A Schlenk flask under a nitrogen atmosphere was charged with compound 3x (222 mg, 0.50 mmol, 1.0 eq), phenylboronic acid (73.2 mg, 0.60 mmol, 1.2 eq), Cs₂CO₃ (244 mg, 0.75 mmol, 1.5 eq), and Pd(PPh₃)₄ (28.9 mg, 25.0 µmol, 5 mol%). THF (5 mL) was added and the mixture was heated to 80 °C for 18 h, when compound 3x was consumed as checked by TLC, the mixture was cooled to rt and diluted with Et₂O (15 mL). The mixture was washed with water (15 mL). The aq. layer was extracted with Et₂O (2 × 25 mL) and the combined org. layers were dried, filtered, and concentrated. The crude product was purified by column chromatography (petroleum ether/ethyl acetate = 20:1) yielding the title compound 4a as a slightly yellow oil.

Ethyl2-(4-(4-chlorophenyl)buta-2,3-dien-1-yl)-1-oxo-4-phenyl-2,3-dihydro-1H-indene-2-carboxylate (4a)

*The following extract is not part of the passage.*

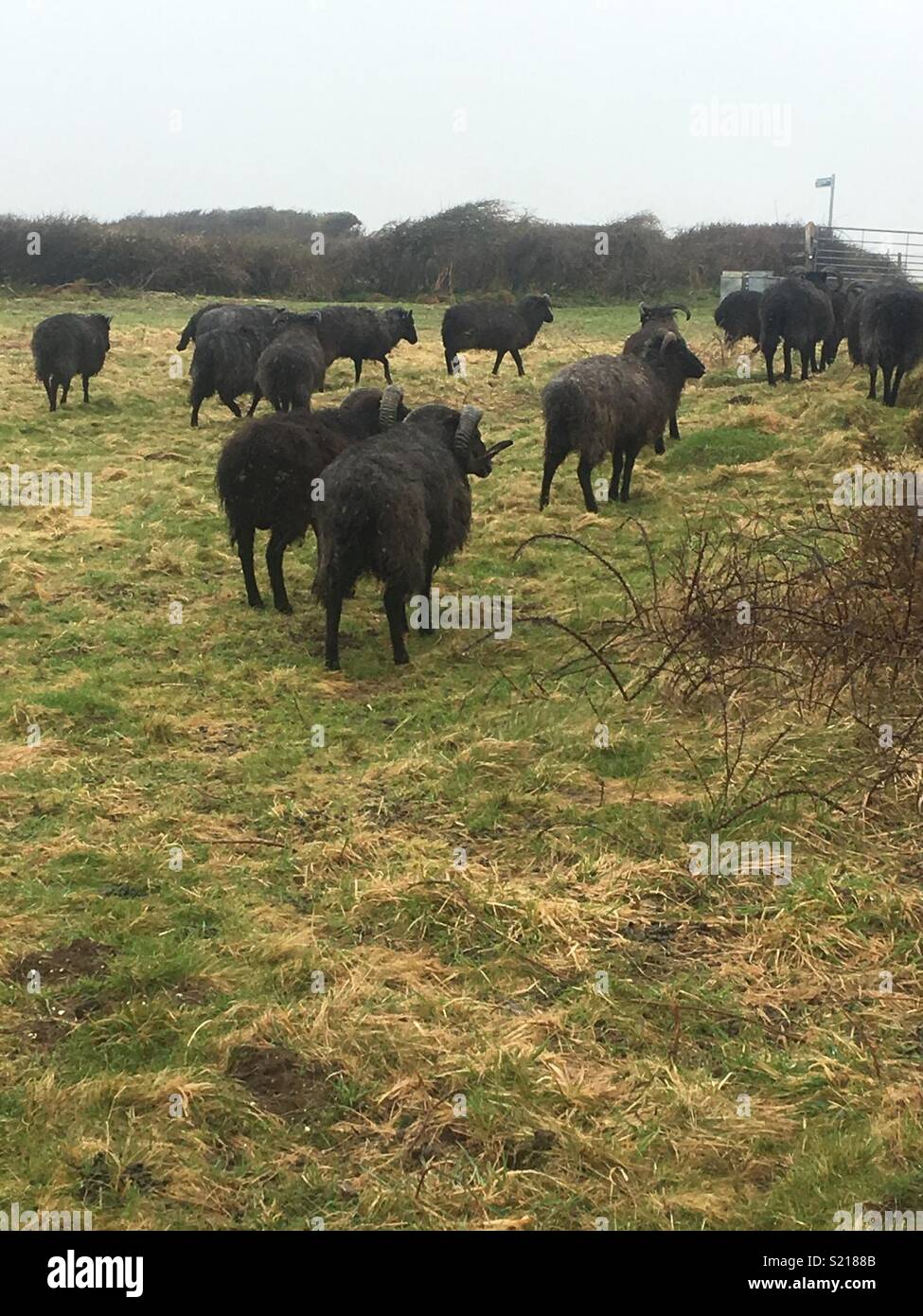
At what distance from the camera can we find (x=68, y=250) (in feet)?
120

Prepared according to the procedure within 18 h as slightly yellow oil (154 mg, 70% yield, dr = 9:1). ${\left[\alpha \right]}_{\mathsf{D}}^{16}$ = 23.014 (c 0.37, CH₂Cl₂); ¹H NMR (400 MHz, chloroform-d) δ 7.79 (dd, J = 18.7, 7.5 Hz, 1H), 7.63 (dd, J = 16.9, 7.2 Hz, 1H), 7.55–7.42 (m, 5H), 7.38 (dd, J = 6.6, 3.1 Hz, 1H), 7.32–7.27 (m, 1H), 7.16 (dd, J = 8.6, 2.1 Hz, 2H), 7.07–7.03 (m, 1H), 6.10–5.91 (m, 1H), 5.61–5.48 (m, 1H), 4.30–4.12 (m, 2H), 3.81 (dd, J = 17.5, 11.5 Hz, 1H), 3.22 (dd, J = 17.5, 9.8 Hz, 1H), 3.01 (tdd, J = 11.7, 7.0, 3.0 Hz, 1H), 2.70 (dddd, J = 30.5, 14.6, 7.2, 2.7 Hz, 1H), 1.23 (t, J = 7.1 Hz, 3H). ¹³C NMR (101 MHz, Chloroform-d) δ 206.5, 201.8, 170.4, 150.6, 140.2, 138.7, 135.6, 132.6, 128.8, 128.7, 128.4, 128.4, 128.4, 127.9, 127.8, 123.8, 115.3, 94.5, 90.5, 61.9, 60.5, 36.5, 34.2, 14.1. HRMS (ESI) m/z Calcd. for C₂₈H₂₃ClNaO₃ ([M + Na]⁺) 465.1228, found 465.1225. Enantiomeric excess was determined to be 92% (determined by HPLC using chiral IF-OD-H column, hexane/2-propanol = 95/5, λ = 254 nm, 30 °C, 0.6 mL/min, t_major = 41.3 min, t_minor = 44.3 min).

4. Conclusions

In conclusion, we have developed Pd(0)-catalyzed asymmetric allenylic alkylation of indanone-derived β-ketoesters by allenyl carbonates. This reaction provides a contribution toward the construction of 1,3-stereocenters bearing allenyl axial and central chirality with high levels of stereocontrol. This work features a broad substrate scope, mild reaction conditions, high efficiency, excellent enantioselectivities, and good diastereoselectivities.